Personally, the things that I love are folklore and folk art from different cultures but especially Chinese mixed with Eastern European styles because these are my origins. I love all toys, vintage toys and nature and flowers and that all is in my art.

All of that has come together to make a very distinctive and recognisable aesthetic. Have you developed it this way intentionally?

I don’t try to make special styles, it’s just my thoughts and way of thinking. I have my own special world – it’s filled with flowers and toys and animals, particularly animals of the forest. But with all of that, the requests I get from people and the commissions have also influenced my special world. It’s not only me who has made this. I don’t know what I would be doing if people didn’t ask me for the things they have during my career.
nathalie lete
You’ve mentioned toys a couple of times. What’s the significance of toys?

I like to work with toys because I really prefer not to paint humans. I like to make my own stories and humans can influence that. I don't to represent real life but instead prefer to represent what I have in my mind and my dreams. Rather than paint real people I prefer to paint Little Red Riding hood and other characters to make a story of my own.

Do you have a favourite medium to work with?

My favourite mediums to work with are painting and ceramics because I like to sculpt and enamel. Sculpting because it gives you a lot of emotion, to give life to something. The glaze because it’s like magic, sometimes you don’t know what’s going to happen. It’s like a miracle. It’s the same with painting from toys, you give life to something. I also love textiles – I studied fashion and I love to patchwork and bring different things together. Each discipline brings you joy in different ways. That’s why I like to do different things. Each thing gives you a different satisfaction.

You have had a long and successful career but we imagine it hasn’t always been smooth and plane sailing. What’s the best advise you’ve ever received?

To protect and keep to my style. It is not right for everyone and that is ok.
nathalie lete
Both of your children have followed you into the art world and you work alongside your daughter Angèle. How do you find working so closely with your daughter?

Working with Angèle is nice, and it’s easy. And it’s great to be able to pass some of the craft that I’ve learnt to her. We have some of the same ideas but we are also different people. Angèle is developing her own style, so the work we do here is definitely a real collaboration. She does a lot of the shapes and the sculptural work and I do the painting and colours. Angèle will say she is ‘inspired’ by my style, but finding her own way, and that is true.

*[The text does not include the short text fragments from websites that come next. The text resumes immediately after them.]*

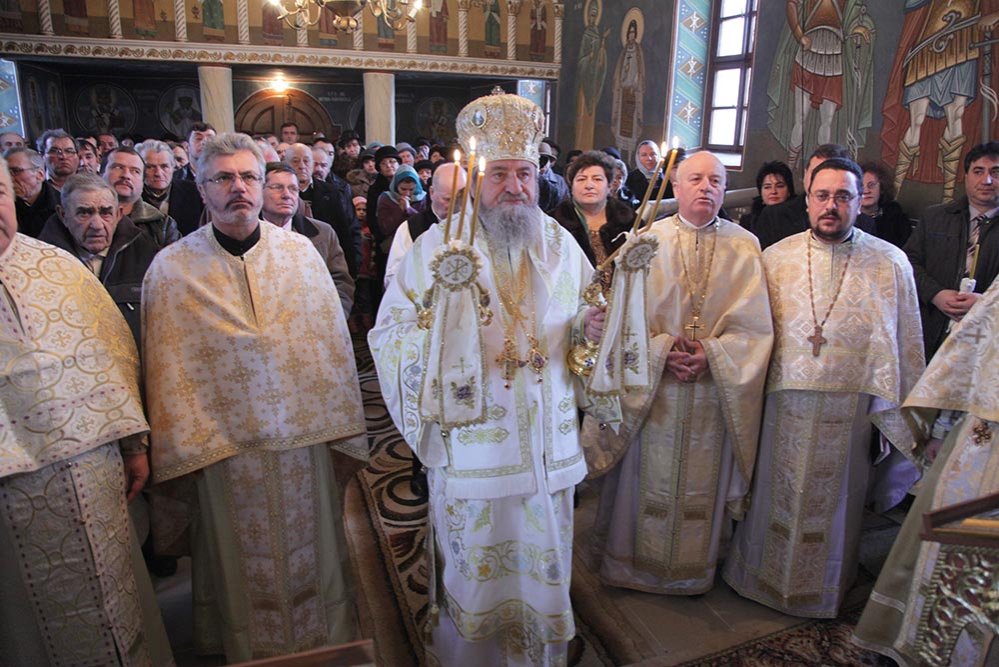 Slujiri arhiereşti în Duminica după Botezul Domnului 81522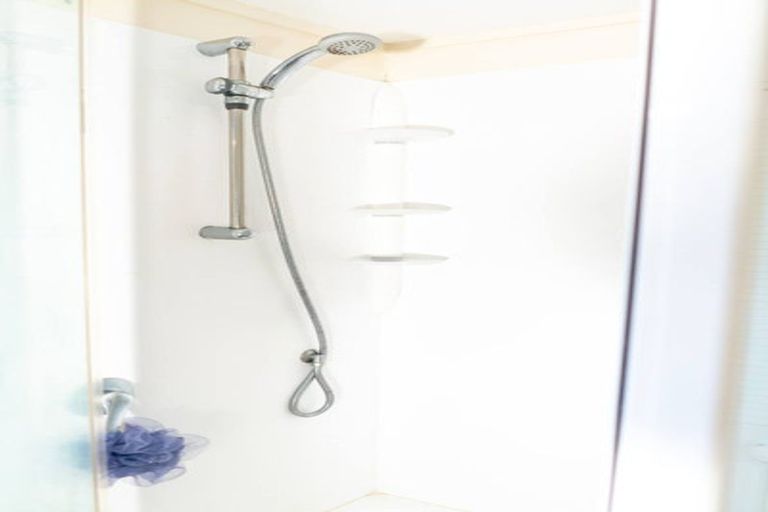 Photo of property in 22 Orion Place, Hillcrest, Auckland, 0627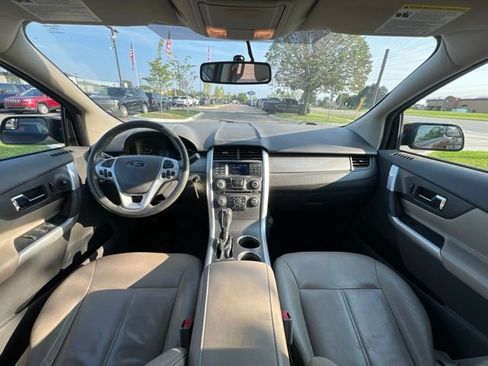 Used 2012 Ford Edge SEL FWD image 16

Coming into this world of art has been natural for Angèle. She grew up surrounded by this, she studied in the same art school that I went to. It was all almost instinctive for her, but she still has to work hard. My son has to work hard too – he is studying at art school in Geneva. I am very proud of them.

Has it ever been difficult to let go of your artworks?

At the beginning I wanted to keep everything for myself and not sell my art, so for that reason it was nice to move into product – to see my artwork make its way to other people worldwide was beautiful. I like the idea of a piece of myself being everywhere.